Financial Considerations for Integrated Services
Oasis Center is 60% grant funded and recently there has been a surge of grant-funded opportunities. However, many program activities are not sustainable without continuous funding, or they are not reimbursable, creating barriers to providing integrated care. While ancillary services, such as EI playtime has positive impact and is beneficial, it is not easily quantified in metrics.

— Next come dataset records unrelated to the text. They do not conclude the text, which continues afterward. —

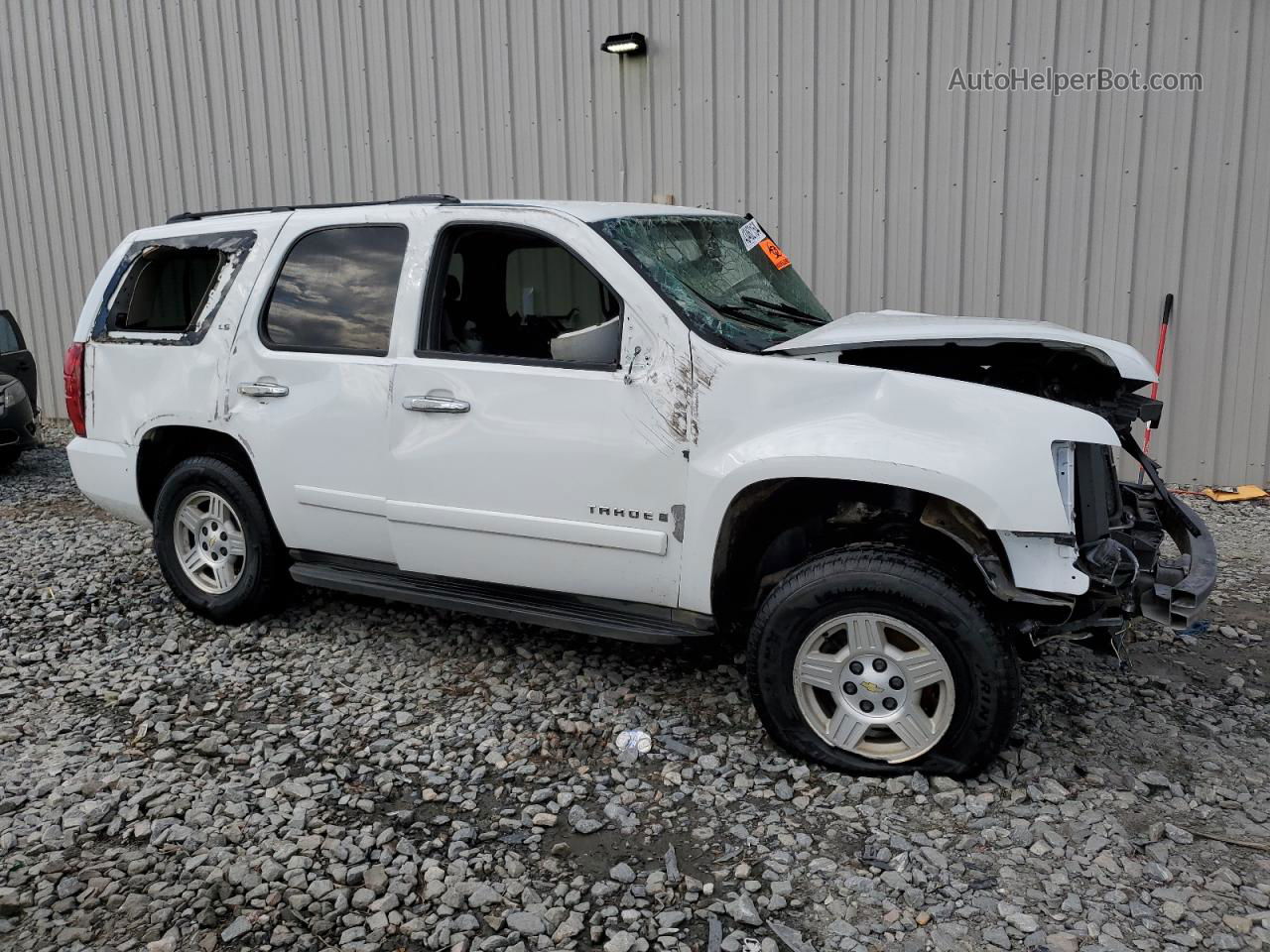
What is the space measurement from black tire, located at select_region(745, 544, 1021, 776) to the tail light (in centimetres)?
377

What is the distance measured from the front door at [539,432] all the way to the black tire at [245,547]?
34.6 inches

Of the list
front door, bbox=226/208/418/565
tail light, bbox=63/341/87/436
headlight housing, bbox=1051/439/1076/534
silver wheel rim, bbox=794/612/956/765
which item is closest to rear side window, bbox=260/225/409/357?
front door, bbox=226/208/418/565

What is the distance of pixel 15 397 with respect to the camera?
8.81 metres

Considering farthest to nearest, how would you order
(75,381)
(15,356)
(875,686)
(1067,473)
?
(15,356)
(75,381)
(875,686)
(1067,473)

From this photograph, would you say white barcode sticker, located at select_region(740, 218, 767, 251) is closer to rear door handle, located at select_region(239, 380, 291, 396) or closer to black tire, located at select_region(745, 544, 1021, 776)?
black tire, located at select_region(745, 544, 1021, 776)

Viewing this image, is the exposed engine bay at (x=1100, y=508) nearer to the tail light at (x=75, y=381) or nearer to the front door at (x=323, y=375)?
the front door at (x=323, y=375)

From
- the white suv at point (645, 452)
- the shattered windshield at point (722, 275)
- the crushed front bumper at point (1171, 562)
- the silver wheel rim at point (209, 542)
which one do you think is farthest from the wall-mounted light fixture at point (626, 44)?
the crushed front bumper at point (1171, 562)

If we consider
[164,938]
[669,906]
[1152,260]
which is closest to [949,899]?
[669,906]

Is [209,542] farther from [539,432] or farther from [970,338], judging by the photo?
[970,338]

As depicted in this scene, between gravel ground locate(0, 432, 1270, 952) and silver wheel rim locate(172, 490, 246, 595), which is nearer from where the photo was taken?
gravel ground locate(0, 432, 1270, 952)

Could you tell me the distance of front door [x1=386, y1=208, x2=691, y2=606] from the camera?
3.76 metres

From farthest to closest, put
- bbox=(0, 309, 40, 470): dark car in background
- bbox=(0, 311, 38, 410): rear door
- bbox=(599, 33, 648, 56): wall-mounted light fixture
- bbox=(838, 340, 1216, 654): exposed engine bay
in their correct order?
bbox=(0, 311, 38, 410): rear door, bbox=(0, 309, 40, 470): dark car in background, bbox=(599, 33, 648, 56): wall-mounted light fixture, bbox=(838, 340, 1216, 654): exposed engine bay

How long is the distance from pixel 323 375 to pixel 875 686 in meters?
2.61

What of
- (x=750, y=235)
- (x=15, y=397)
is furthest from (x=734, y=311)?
(x=15, y=397)
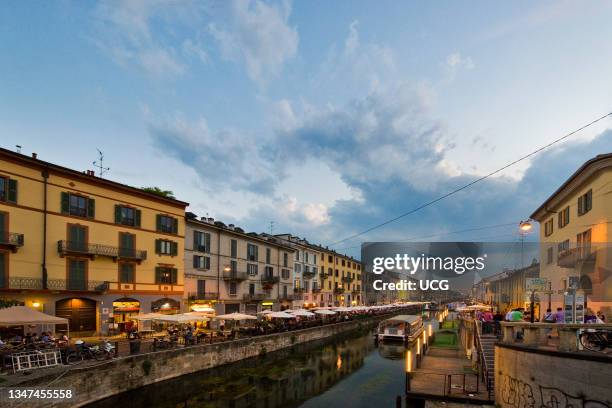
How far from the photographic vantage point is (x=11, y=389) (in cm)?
1564

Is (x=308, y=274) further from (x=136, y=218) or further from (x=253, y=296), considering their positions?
(x=136, y=218)

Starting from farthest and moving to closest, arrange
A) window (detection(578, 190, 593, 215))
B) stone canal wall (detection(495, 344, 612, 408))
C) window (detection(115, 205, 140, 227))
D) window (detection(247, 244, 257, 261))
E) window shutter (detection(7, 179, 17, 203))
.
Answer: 1. window (detection(247, 244, 257, 261))
2. window (detection(115, 205, 140, 227))
3. window shutter (detection(7, 179, 17, 203))
4. window (detection(578, 190, 593, 215))
5. stone canal wall (detection(495, 344, 612, 408))

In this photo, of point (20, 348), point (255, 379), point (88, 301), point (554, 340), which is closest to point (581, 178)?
point (554, 340)

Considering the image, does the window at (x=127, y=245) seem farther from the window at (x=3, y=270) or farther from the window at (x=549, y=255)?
the window at (x=549, y=255)

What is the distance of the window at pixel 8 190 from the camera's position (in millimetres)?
25953

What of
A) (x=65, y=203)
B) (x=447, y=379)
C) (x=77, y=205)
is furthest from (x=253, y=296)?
(x=447, y=379)

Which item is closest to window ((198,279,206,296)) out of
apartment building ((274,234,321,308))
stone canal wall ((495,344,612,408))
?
apartment building ((274,234,321,308))

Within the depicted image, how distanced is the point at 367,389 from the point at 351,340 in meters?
25.3

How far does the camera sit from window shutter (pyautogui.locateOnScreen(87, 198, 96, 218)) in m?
31.4

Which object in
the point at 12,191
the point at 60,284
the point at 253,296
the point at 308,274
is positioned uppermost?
the point at 12,191

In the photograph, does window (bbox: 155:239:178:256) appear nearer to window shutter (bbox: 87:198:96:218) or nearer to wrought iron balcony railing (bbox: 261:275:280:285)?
window shutter (bbox: 87:198:96:218)

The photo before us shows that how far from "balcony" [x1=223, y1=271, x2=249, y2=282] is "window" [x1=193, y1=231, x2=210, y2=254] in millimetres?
4088

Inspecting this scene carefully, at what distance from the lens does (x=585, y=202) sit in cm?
2594

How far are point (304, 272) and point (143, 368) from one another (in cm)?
4848
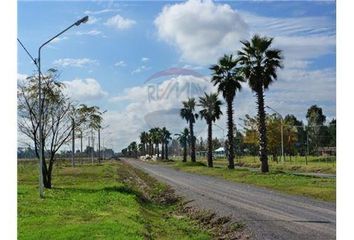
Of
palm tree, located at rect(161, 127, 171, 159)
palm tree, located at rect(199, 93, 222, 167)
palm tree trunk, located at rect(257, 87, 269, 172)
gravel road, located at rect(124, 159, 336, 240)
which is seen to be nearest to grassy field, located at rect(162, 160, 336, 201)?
gravel road, located at rect(124, 159, 336, 240)

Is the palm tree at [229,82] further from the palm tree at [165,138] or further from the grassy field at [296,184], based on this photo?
the palm tree at [165,138]

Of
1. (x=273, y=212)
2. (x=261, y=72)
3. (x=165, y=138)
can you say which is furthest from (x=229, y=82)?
(x=165, y=138)

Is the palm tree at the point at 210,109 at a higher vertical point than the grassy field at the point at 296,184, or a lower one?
higher

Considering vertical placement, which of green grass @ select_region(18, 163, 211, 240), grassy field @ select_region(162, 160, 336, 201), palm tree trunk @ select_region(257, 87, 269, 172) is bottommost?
grassy field @ select_region(162, 160, 336, 201)

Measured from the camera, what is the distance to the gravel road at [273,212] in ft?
56.9

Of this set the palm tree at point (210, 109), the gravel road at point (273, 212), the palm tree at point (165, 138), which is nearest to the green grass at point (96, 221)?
the gravel road at point (273, 212)

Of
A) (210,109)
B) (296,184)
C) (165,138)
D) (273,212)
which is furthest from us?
(165,138)

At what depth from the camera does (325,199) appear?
2811cm

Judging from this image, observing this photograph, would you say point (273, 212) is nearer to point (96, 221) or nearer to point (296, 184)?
point (96, 221)

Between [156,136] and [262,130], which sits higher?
[262,130]

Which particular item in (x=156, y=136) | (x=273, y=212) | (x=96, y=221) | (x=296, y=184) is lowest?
(x=296, y=184)

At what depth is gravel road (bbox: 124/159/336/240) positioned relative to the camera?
17.3m

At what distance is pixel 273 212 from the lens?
22906 millimetres

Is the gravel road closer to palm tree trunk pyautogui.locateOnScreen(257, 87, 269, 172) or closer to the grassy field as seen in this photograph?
the grassy field
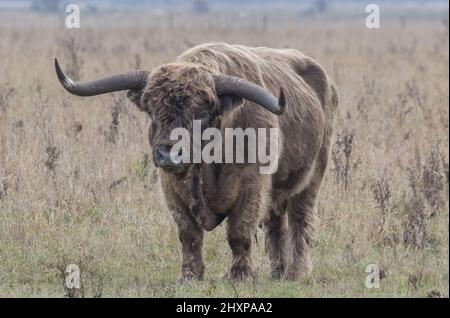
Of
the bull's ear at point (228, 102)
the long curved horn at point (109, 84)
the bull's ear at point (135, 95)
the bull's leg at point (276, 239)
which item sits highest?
the long curved horn at point (109, 84)

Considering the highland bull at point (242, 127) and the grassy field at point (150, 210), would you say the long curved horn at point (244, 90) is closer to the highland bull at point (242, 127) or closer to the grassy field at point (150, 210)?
the highland bull at point (242, 127)

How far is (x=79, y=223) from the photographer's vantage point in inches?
360

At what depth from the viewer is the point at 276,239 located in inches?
344

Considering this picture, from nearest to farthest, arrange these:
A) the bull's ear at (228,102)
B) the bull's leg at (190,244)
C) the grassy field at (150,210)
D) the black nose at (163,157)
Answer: the black nose at (163,157) → the bull's ear at (228,102) → the bull's leg at (190,244) → the grassy field at (150,210)

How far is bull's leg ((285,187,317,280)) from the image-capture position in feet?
27.9

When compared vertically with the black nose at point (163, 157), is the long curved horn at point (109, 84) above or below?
above

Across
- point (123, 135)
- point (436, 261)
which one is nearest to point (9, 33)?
point (123, 135)

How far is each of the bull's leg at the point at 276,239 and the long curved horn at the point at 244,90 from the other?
1.65 metres

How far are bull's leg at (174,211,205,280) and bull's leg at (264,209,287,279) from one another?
3.54ft

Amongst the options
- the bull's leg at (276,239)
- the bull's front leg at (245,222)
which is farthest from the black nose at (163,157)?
the bull's leg at (276,239)

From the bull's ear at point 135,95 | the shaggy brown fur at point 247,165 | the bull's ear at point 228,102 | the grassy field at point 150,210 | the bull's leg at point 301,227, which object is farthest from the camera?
the bull's leg at point 301,227

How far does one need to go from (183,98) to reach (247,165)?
77cm

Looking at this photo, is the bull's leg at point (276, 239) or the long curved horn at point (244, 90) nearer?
the long curved horn at point (244, 90)

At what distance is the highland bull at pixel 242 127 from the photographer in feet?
23.1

Also, many childhood and family development services do not have clear metrics, and there are not clear guidelines on the cost savings that occurs through preventative procedures and services.
Since the medical care for addiction and OUD/SUD services fall into different billing mechanism, Oasis Center is in negotiations with state and local Oregon coordinated care organizations. The objective is to overcome some of the systemic and structural issues that create barriers to billing for the integrated services they are providing. Due to the low reimbursement for prenatal care, and inability to bill many integrated services Oasis Center is emphasizing value-based payments for integrated addiction and prenatal care, similar to the Project Nurture model. The center is actively advocating to receive a different per member/per month payment (PM/PM) to manage the increasing number of pregnant people with OUD/SUD to whom they offer care.
The Physiology of Addiction - Advice Around a Complex Issue
In addition to trauma-informed care approaches, the clinicians at Oasis Center emphasize the importance of training and the understanding of the physiologic basis and social impact of OUD/SUD in establishing trusting relationships with patients. From the moment families walk in, the personnel strive to be attuned and connect to the patients and their children. The clinical team at Oasis understands addiction and how it affects pregnant people, how they think and how parents engage with staff during the pediatric visit. Individuals with OUD/SUD experience a lot of shame and guilt and often misinterpret neutral facial expressions, body language or verbal statements as judgmental and negative. Clinicians can reflect on the lens the individuals with OUD/SUD view the world and be aware of transference trauma, given that patients with OUD/SUD almost always experienced trauma. Every interaction matters and all personnel that meets the patients, from front desk staff to providers, need to be warm and engaging. The Oregon Child Welfare Division is rolling out the Vision for Transformation an initiative that outlines many elements of the plan of safe care. The team at Oasis Center acknowledges and supports the guiding principles of the Vision for Transformation that women with OUD/SUD require individualized care that meets them where they are in the recovery journey. The team at Oasis suggests that practices that work with many patients with OUD/SUD, should have dedicated staff to work with this patient population, such as, a peer addiction specialist, or a case manager can work with patients individually, and build relationships. The team stress that it takes time to build trusting relationships and these relationships are more likely to happen through extended visits. Peers in recovery and case workers can be intentional in reminding parents about appointments to keep the communication ongoing and ensure families return for care.